In its report, the committee put forth an inclusive vision. It stated that the censorship objectives should be to provide a wider berth for creativity and social capital and to allow for more choices. Nevertheless, it accepted that this push for relaxed rules must be balanced with the broader imperatives of protecting public order, the young, national interest and common moral values.
It proposed a tetrapartite formula in which regulators, industry players, the community and artists work together synergistically in the censorship process. The underlying principle was that top-down governance should not be absolute and that the public and the industry must take on more responsibility. For instance, it emphasised the importance of parental guidance and consumer advice for content that is easily accessed by the young.
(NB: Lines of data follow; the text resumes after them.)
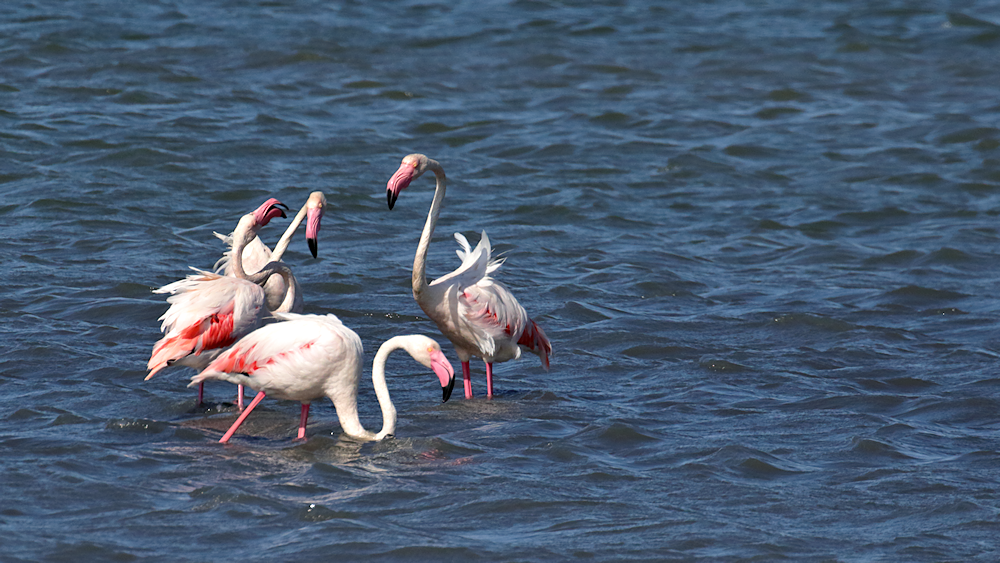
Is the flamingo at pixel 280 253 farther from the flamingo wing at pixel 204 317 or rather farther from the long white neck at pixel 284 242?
the flamingo wing at pixel 204 317

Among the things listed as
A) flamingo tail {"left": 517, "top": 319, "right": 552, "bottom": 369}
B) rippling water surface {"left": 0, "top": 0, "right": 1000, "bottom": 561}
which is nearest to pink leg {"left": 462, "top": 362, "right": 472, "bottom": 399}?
rippling water surface {"left": 0, "top": 0, "right": 1000, "bottom": 561}

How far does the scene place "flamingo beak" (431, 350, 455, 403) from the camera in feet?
19.4

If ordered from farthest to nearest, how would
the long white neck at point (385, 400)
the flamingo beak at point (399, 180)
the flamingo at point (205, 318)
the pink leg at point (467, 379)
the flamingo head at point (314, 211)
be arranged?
the pink leg at point (467, 379), the flamingo head at point (314, 211), the flamingo beak at point (399, 180), the flamingo at point (205, 318), the long white neck at point (385, 400)

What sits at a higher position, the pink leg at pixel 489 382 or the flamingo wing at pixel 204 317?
the flamingo wing at pixel 204 317

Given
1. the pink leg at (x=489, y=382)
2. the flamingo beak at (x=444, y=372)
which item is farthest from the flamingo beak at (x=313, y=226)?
the pink leg at (x=489, y=382)

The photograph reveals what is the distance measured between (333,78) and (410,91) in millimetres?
930

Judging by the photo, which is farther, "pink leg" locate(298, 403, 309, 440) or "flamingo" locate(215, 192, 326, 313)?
"flamingo" locate(215, 192, 326, 313)

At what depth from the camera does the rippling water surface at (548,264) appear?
5.34 meters

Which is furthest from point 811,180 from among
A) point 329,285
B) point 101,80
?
point 101,80

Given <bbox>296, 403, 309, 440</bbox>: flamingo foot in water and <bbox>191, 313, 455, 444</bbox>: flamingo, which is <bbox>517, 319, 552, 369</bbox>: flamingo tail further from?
<bbox>296, 403, 309, 440</bbox>: flamingo foot in water

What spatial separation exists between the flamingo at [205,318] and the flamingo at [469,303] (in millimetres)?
956

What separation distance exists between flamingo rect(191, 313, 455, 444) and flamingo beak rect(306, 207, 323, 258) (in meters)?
0.71

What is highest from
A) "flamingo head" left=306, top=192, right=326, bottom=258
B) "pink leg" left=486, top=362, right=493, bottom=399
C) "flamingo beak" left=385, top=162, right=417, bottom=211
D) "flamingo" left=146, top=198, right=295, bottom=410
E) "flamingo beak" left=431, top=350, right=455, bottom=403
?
"flamingo beak" left=385, top=162, right=417, bottom=211

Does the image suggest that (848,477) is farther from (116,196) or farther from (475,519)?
(116,196)
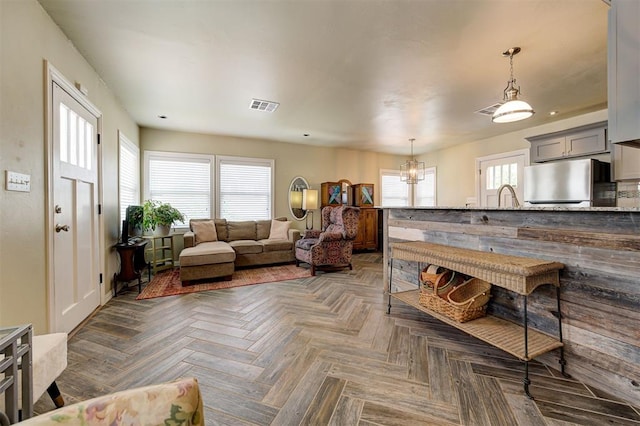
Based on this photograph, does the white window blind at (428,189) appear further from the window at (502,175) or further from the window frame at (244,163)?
the window frame at (244,163)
Adults, on the other hand, could be given more choices through measures such as classification, zoning and belting.
In concrete terms, the committee has been noted for introducing the idea of more targeted film, cable and video ratings. It proposed a revised film rating system to allow for more diversity of content and recommended that films be allowed sequential dual ratings to give consumers more choice. Furthermore, it supported giving adults access to more risqué content such as the television series Sex and the City and the magazine Cosmopolitan. It also suggested giving citizen advisory panels a greater say in censorship.
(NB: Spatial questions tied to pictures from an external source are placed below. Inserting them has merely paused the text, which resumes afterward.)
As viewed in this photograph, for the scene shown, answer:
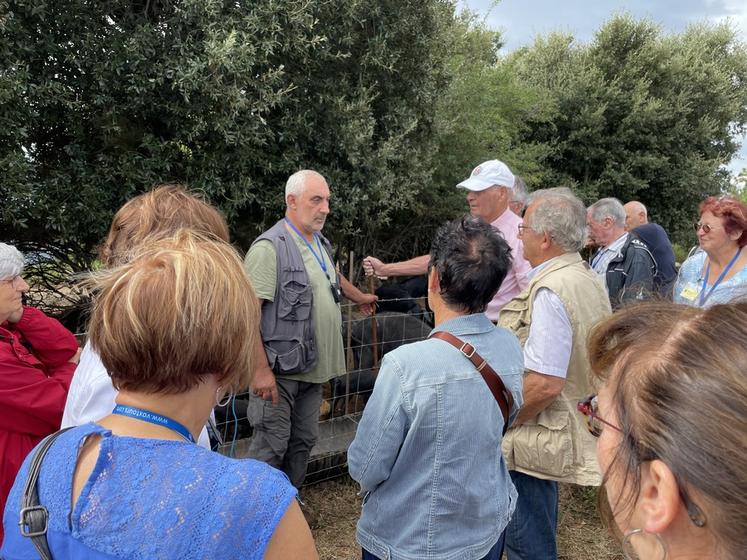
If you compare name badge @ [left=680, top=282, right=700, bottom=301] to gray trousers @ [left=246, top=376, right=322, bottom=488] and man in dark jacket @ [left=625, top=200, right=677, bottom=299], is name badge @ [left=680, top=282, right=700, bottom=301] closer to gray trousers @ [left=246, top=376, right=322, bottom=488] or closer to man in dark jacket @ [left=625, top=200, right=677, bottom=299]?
man in dark jacket @ [left=625, top=200, right=677, bottom=299]

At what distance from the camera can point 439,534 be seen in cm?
184

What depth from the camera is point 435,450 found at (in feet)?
5.89

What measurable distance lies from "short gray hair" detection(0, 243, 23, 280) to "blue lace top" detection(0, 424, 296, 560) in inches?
60.5

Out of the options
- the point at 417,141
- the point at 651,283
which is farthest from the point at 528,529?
the point at 417,141

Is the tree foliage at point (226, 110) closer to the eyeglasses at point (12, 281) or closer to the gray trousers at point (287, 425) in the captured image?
the eyeglasses at point (12, 281)

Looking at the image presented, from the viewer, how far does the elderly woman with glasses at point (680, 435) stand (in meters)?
0.69

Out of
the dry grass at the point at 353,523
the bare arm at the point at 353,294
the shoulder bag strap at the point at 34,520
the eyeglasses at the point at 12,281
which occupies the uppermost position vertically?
the eyeglasses at the point at 12,281

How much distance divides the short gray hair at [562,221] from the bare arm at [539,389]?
0.60m

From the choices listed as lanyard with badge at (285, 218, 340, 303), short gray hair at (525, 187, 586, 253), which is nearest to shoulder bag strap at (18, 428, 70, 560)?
short gray hair at (525, 187, 586, 253)

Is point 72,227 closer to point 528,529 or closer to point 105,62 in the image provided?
point 105,62

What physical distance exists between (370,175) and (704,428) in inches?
208

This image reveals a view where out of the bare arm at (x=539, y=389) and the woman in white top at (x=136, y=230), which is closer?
the woman in white top at (x=136, y=230)

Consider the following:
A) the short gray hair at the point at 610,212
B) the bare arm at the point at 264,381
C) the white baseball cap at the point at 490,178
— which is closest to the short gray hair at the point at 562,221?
the white baseball cap at the point at 490,178

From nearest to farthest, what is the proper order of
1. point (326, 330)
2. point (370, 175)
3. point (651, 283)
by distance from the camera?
point (326, 330) < point (651, 283) < point (370, 175)
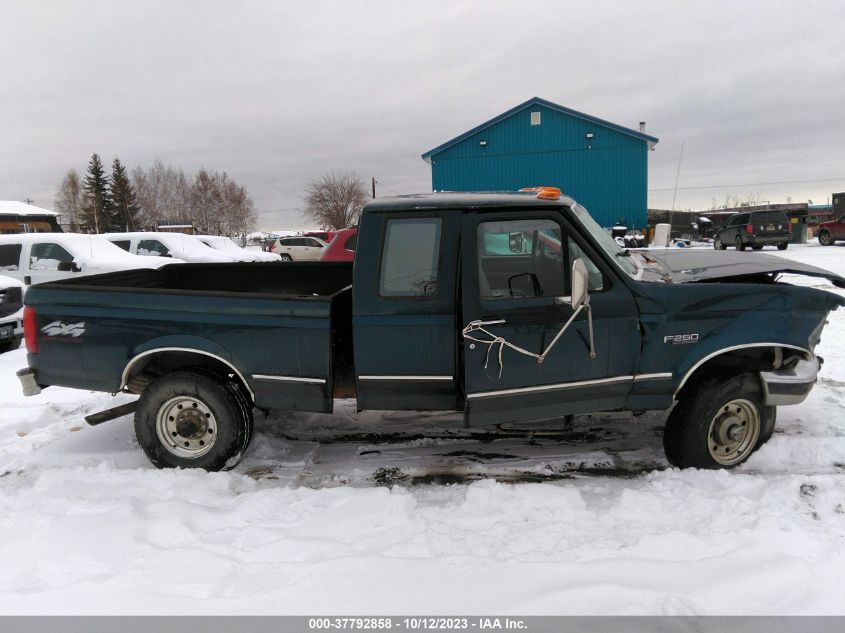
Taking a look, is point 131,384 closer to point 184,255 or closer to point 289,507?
point 289,507

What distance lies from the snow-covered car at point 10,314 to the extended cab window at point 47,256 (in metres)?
2.46

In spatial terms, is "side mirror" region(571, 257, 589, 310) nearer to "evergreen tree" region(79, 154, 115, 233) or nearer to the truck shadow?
the truck shadow

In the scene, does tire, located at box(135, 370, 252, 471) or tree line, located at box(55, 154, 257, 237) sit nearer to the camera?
tire, located at box(135, 370, 252, 471)

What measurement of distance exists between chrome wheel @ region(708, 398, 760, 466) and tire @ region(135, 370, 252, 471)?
136 inches

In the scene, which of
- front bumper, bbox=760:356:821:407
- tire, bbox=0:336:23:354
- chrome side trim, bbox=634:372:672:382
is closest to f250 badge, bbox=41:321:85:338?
chrome side trim, bbox=634:372:672:382

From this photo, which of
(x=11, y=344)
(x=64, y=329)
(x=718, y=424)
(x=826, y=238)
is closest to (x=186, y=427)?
(x=64, y=329)

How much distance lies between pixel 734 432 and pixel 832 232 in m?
27.8

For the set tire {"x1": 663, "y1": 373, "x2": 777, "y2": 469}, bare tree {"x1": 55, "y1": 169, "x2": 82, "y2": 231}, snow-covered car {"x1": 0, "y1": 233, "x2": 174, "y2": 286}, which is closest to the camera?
tire {"x1": 663, "y1": 373, "x2": 777, "y2": 469}

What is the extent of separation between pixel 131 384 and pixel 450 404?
2.58m

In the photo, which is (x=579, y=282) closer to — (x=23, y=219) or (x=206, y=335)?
(x=206, y=335)

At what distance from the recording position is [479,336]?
Answer: 3750 millimetres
The recommendations for homosexual themes in the 2003 CRC report were to:
- Take a more flexible and contextual approach when dealing with homosexual themes and scenes in content.
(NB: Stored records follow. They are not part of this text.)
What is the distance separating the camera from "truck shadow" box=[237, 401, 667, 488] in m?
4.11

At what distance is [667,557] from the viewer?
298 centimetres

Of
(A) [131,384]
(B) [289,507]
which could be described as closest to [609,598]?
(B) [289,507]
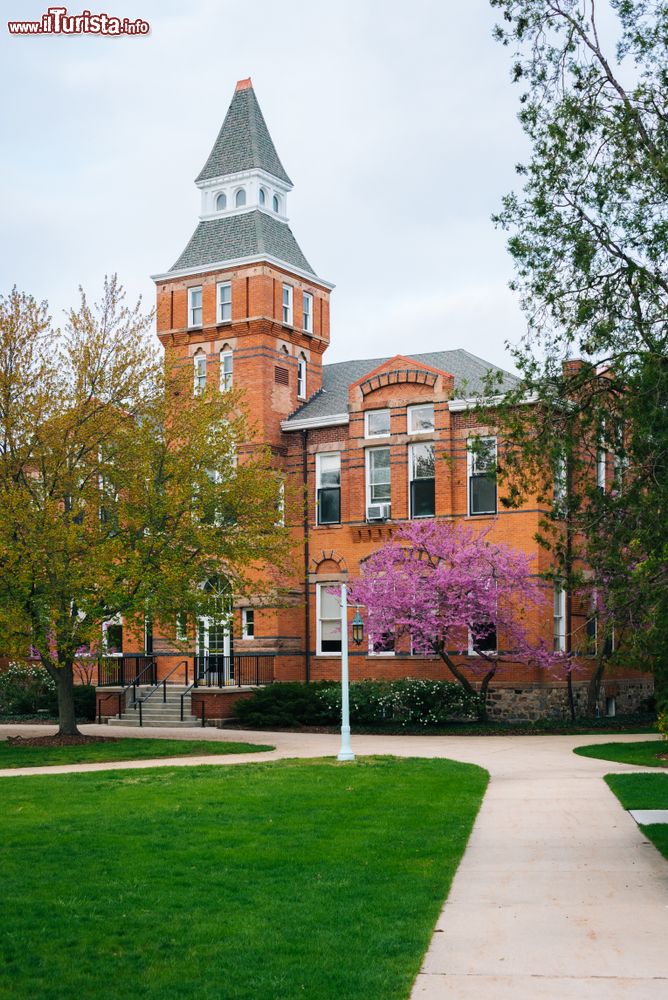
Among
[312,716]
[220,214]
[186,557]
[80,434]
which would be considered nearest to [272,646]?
[312,716]

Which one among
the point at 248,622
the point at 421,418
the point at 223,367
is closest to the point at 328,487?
the point at 421,418

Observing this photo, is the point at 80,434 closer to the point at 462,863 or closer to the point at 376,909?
the point at 462,863

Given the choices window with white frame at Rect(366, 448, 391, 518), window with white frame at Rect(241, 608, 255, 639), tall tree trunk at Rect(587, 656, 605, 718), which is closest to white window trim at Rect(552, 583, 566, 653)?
tall tree trunk at Rect(587, 656, 605, 718)

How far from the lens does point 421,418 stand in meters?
35.0

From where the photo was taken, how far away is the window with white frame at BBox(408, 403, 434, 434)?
1369 inches

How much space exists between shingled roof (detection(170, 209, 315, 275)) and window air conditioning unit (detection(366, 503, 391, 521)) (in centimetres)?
866

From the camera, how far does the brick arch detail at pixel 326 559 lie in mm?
35844

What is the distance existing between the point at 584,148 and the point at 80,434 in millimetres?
15694

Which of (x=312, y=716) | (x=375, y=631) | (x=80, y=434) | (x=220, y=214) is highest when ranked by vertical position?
(x=220, y=214)

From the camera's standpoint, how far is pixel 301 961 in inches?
309

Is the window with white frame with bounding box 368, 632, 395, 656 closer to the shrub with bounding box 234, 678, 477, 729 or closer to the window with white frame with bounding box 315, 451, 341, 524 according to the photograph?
the shrub with bounding box 234, 678, 477, 729

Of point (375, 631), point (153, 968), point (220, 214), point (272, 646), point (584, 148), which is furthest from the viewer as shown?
point (220, 214)

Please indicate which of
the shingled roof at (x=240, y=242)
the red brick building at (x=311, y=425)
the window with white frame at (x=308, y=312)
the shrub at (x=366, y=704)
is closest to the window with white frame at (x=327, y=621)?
the red brick building at (x=311, y=425)

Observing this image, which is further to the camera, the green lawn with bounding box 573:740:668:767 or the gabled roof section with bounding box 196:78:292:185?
the gabled roof section with bounding box 196:78:292:185
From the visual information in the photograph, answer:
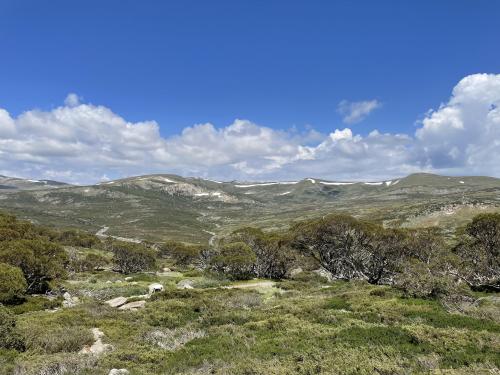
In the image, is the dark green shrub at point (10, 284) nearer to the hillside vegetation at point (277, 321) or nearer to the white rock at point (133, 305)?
the hillside vegetation at point (277, 321)

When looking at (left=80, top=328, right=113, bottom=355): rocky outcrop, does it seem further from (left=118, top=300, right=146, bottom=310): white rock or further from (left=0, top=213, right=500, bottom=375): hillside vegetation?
(left=118, top=300, right=146, bottom=310): white rock

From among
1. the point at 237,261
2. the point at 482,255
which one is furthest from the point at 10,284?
the point at 482,255

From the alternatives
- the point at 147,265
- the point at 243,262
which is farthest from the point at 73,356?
the point at 147,265

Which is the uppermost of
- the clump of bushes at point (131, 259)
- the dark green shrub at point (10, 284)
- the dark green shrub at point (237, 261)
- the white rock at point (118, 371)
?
the white rock at point (118, 371)

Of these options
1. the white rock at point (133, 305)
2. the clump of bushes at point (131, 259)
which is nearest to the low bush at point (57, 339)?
the white rock at point (133, 305)

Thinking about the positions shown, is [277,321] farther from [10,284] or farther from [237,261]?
[237,261]

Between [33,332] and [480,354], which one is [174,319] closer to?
[33,332]

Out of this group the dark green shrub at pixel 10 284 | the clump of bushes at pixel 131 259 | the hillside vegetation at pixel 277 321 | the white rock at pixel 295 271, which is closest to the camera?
the hillside vegetation at pixel 277 321

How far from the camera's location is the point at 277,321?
19.4 meters

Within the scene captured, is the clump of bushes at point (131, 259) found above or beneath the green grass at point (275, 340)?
beneath

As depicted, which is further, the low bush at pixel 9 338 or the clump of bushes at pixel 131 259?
the clump of bushes at pixel 131 259

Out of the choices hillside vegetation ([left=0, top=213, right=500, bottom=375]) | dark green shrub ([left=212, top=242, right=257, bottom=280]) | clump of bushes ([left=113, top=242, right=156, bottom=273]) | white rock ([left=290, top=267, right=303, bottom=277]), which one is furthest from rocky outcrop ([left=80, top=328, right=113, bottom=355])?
clump of bushes ([left=113, top=242, right=156, bottom=273])

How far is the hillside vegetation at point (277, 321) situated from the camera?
13266 millimetres

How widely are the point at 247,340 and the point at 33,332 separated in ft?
32.0
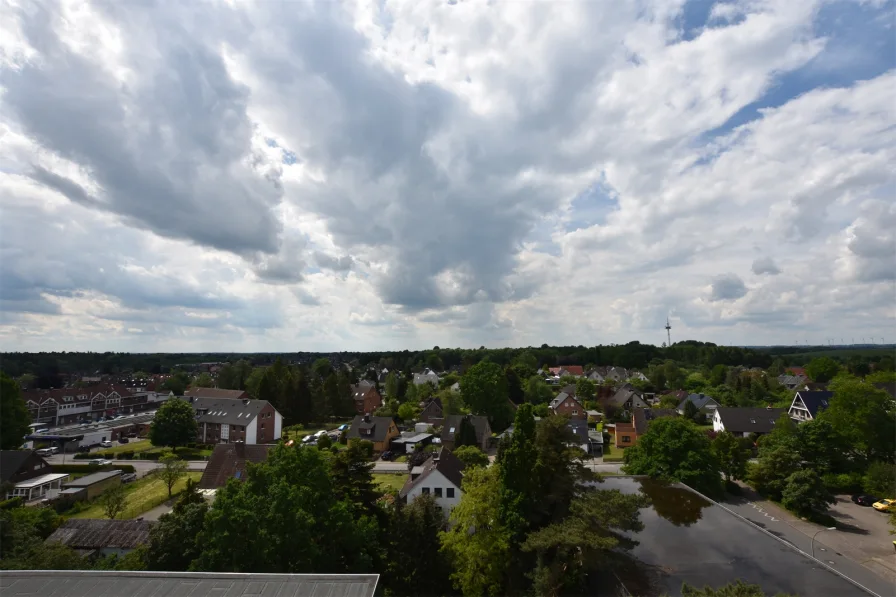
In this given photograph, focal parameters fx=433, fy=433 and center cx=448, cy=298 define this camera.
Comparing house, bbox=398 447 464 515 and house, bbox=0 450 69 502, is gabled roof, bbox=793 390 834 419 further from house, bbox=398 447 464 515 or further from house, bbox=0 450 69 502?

- Allow greater leeway for adults, through suitable channels, to access such content provided it is not exploitative.
(The following image is a screen capture of the relevant section of the downloadable PDF of the 2003 CRC Report):
In May 2009, the Ministry of Information, Communications and the Arts announced that a mid-term CRC would be convened to review and update censorship policies. It explained that the committee was being appointed short of the ten-year interval because of the need for the relevant ministries to keep pace with the amorphous media and social landscape. This CRC will again focus on giving citizens more choice while safeguarding broader interests and it is expected to complete its review by mid-2010.
2010 CRC reportEdit
- The CRC 2003 recommended that the MDA take a more flexible and contextual approach for homosexual content. It further proposed that greater leeway be given to adults, through suitable channels, to access such content provided the material is not exploitative. In accepting and
implementing this recommendation, the MDA has gradually moved towards allowing more content on homosexuality. Generally such content is allowed under the higher, restricted ratings to address concerns over their suitability for younger viewers. Content which glamourises or promotes a homosexual lifestyle is disallowed.
- This CRC agrees with the proposition that depiction should not be presumed to mean promotion of homosexual lifestyles, and recommends that the MDA continues to adopt a flexible and contextual
approach in classifying homosexual content. This will ensure that adults have a wider variety of choices while the young are protected from content deemed unsuitable for them.
- The CRC notes that the issue of homosexuality continues to be a sensitive subject for many Singaporeans. Nevertheless, based on the principle of informed adult choice, the CRC
recommends that a lighter touch be taken in classifying non-explicit homosexual content, subject to the provision of clear and unambiguous consumer advisories.